» **Task directions**
Reproduce the records below; each should match the original exactly.
------------------------------
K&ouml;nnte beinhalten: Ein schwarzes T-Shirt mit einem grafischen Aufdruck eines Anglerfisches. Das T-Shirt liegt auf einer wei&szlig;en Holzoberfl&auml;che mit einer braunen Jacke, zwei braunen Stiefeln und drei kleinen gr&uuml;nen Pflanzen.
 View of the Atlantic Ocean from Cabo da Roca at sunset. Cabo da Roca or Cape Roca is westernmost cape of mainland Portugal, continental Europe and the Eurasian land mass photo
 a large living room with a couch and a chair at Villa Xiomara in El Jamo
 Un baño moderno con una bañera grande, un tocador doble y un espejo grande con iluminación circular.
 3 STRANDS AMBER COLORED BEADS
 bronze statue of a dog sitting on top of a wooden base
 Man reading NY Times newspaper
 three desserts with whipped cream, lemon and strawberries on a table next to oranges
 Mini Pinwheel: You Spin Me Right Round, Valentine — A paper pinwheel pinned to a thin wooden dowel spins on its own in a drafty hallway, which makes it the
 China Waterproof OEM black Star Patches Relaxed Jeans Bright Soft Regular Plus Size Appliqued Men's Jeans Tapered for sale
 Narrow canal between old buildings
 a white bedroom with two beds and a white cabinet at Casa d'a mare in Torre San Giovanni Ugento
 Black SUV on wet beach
------------------------------
» **Solution to this task**
K&ouml;nnte beinhalten: Ein schwarzes T-Shirt mit einem grafischen Aufdruck eines Anglerfisches. Das T-Shirt liegt auf einer wei&szlig;en Holzoberfl&auml;che mit einer braunen Jacke, zwei braunen Stiefeln und drei kleinen gr&uuml;nen Pflanzen.
 View of the Atlantic Ocean from Cabo da Roca at sunset. Cabo da Roca or Cape Roca is westernmost cape of mainland Portugal, continental Europe and the Eurasian land mass photo
 a large living room with a couch and a chair at Villa Xiomara in El Jamo
 Un baño moderno con una bañera grande, un tocador doble y un espejo grande con iluminación circular.
 3 STRANDS AMBER COLORED BEADS
 bronze statue of a dog sitting on top of a wooden base
 Man reading NY Times newspaper
 three desserts with whipped cream, lemon and strawberries on a table next to oranges
 Mini Pinwheel: You Spin Me Right Round, Valentine — A paper pinwheel pinned to a thin wooden dowel spins on its own in a drafty hallway, which makes it the
 China Waterproof OEM black Star Patches Relaxed Jeans Bright Soft Regular Plus Size Appliqued Men's Jeans Tapered for sale
 Narrow canal between old buildings
 a white bedroom with two beds and a white cabinet at Casa d'a mare in Torre San Giovanni Ugento
 Black SUV on wet beach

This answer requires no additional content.